Aluspah Brewah

Personal information
- Full name: Aluspah Brewah
- Date of birth: August 24, 1983 (age 43)
- Place of birth: Freetown, Sierra Leone
- Height: 1.77 m (5 ft 10 in)
- Position: Forward

Senior career*
- Years: Team / Apps / (Gls)
- 1998–2001: Ashanti Gold SC / 27 / (16)
- 2001: Royal Antwerp FC / 4 / (0)
- 2001–2003: R. Charleroi S.C. / 67 / (0)
- 2003–2004: Flamengo / 0 / (0)
- 2004–2005: Hammarby IF / 7 / (1)
- 2005–2006: Fortaleza / 28 / (11)
- 2006–2007: FC Mashuk-KMV Pyatigorsk / 15 / (7)
- 2007–2009: Assyriska FF / 21 / (5)
- 2008: → Bodens BK (loan) / 17 / (0)
- 2010: Jiangsu Sainty / 9 / (2)
- 2011: Tianjin Songjiang / 12 / (0)
- 2011: Hà Nội

International career
- 2001: Sierra Leone / 3 / (0)

= Aluspah Brewah =

Swedish footballer

Aluspah Brewah (born August 24, 1983) is a retired Sierra Leonian international football player. He last played as a striker for Hanoi F.C. in the Vietnamese Super League and also played for the Sierra Leone national football team.

==Early career==
At a young age of 14 years he was a member of the Sierra Leone Athletics team.
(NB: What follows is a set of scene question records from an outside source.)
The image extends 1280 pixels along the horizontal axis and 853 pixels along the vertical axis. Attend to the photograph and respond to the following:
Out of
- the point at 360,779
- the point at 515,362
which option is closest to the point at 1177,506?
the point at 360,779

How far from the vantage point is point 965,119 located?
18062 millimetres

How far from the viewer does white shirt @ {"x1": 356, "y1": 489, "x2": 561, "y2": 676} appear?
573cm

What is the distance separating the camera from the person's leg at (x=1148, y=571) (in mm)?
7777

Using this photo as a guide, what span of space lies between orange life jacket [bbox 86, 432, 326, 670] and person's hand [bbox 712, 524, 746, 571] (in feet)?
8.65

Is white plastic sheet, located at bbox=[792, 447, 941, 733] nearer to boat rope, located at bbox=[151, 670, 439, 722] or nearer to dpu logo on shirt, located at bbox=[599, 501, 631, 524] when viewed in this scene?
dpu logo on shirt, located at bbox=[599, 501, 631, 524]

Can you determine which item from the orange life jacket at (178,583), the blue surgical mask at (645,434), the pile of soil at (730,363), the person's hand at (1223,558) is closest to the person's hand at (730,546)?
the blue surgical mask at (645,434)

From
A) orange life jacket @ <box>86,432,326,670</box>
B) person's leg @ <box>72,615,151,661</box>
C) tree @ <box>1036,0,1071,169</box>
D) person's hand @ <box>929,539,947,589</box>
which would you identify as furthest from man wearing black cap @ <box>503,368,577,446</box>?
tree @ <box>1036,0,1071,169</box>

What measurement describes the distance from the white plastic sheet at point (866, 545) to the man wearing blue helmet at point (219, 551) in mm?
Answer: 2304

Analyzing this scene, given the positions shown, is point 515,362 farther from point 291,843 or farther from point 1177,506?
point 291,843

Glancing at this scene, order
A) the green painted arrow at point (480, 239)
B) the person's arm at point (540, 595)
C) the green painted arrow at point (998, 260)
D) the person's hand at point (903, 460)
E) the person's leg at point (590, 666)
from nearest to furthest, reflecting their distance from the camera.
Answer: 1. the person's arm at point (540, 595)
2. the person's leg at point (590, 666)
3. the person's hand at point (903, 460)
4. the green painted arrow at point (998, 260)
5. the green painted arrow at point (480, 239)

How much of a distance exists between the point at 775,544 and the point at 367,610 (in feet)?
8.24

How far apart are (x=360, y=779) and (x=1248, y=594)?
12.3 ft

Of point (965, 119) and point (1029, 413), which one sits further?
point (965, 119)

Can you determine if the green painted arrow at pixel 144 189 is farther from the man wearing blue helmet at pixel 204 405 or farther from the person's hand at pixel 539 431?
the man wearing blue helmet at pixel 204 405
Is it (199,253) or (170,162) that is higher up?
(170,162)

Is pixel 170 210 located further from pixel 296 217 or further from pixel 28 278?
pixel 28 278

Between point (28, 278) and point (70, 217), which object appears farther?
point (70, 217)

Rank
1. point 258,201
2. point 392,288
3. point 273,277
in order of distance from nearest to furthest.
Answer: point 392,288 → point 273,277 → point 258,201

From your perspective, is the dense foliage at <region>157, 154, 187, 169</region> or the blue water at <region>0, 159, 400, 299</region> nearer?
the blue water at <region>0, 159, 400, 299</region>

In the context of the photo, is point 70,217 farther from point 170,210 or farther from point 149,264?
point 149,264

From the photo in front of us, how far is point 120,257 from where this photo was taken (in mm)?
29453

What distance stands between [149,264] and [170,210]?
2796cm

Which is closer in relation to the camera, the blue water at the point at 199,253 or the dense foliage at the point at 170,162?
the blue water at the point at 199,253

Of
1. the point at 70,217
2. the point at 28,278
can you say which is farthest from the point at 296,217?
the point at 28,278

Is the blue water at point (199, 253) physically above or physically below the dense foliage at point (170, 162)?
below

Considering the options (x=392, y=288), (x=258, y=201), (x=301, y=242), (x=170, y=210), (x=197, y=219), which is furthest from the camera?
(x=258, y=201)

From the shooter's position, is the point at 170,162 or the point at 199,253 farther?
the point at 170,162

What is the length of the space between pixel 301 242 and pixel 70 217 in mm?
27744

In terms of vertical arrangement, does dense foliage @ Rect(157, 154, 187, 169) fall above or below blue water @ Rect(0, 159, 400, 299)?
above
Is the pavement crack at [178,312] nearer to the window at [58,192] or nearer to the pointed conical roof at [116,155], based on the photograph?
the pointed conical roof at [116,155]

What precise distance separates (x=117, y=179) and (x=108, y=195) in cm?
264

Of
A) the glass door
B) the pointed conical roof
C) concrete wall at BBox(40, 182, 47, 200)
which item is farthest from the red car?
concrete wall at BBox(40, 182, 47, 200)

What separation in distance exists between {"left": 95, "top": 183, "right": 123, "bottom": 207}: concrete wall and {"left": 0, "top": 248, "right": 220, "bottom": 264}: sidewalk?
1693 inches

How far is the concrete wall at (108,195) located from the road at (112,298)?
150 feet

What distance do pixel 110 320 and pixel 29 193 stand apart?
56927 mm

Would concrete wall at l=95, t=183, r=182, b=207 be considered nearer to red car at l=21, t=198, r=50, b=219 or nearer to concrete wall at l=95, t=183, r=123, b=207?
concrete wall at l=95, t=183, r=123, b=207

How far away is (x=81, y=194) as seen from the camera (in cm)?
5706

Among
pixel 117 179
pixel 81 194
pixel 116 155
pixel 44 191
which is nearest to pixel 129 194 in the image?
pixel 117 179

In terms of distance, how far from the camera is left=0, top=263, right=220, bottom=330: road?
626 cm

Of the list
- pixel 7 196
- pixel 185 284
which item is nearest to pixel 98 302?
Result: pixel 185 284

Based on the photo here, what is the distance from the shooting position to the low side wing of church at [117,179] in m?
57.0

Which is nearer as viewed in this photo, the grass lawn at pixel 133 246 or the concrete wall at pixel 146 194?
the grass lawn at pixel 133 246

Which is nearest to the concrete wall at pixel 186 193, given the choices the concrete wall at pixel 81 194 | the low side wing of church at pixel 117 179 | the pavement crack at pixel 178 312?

He played with Ajax Academy in Ghana and Ashanti Gold SC West Africa before departing for Europe at the age of 17 years for Royal Antwerp FC of the Jupiler League.

==Professional play==
After playing in the Jupiler League for almost three seasons, Brewah moved to Flamengo in Brazil's Campeonato Brasileiro League. He stayed there for just one season, moving next to Sweden with Hammarby IF Allsvenskan.

He next went back to Brazil's Campeonato Brasileiro League to play for Fortaleza EC where he sign for only one season. He was given the option to extend his term, but choose to go to the Russian Premier League with FC Mashuk-KMV Pyatigorsk for one season. Next he returned to Sweden to play for Assyriska FF.

Brewah joined Jiangsu Sainty on a free transfer in July 2010.

He made 3 appearances for the Sierra Leone national football team.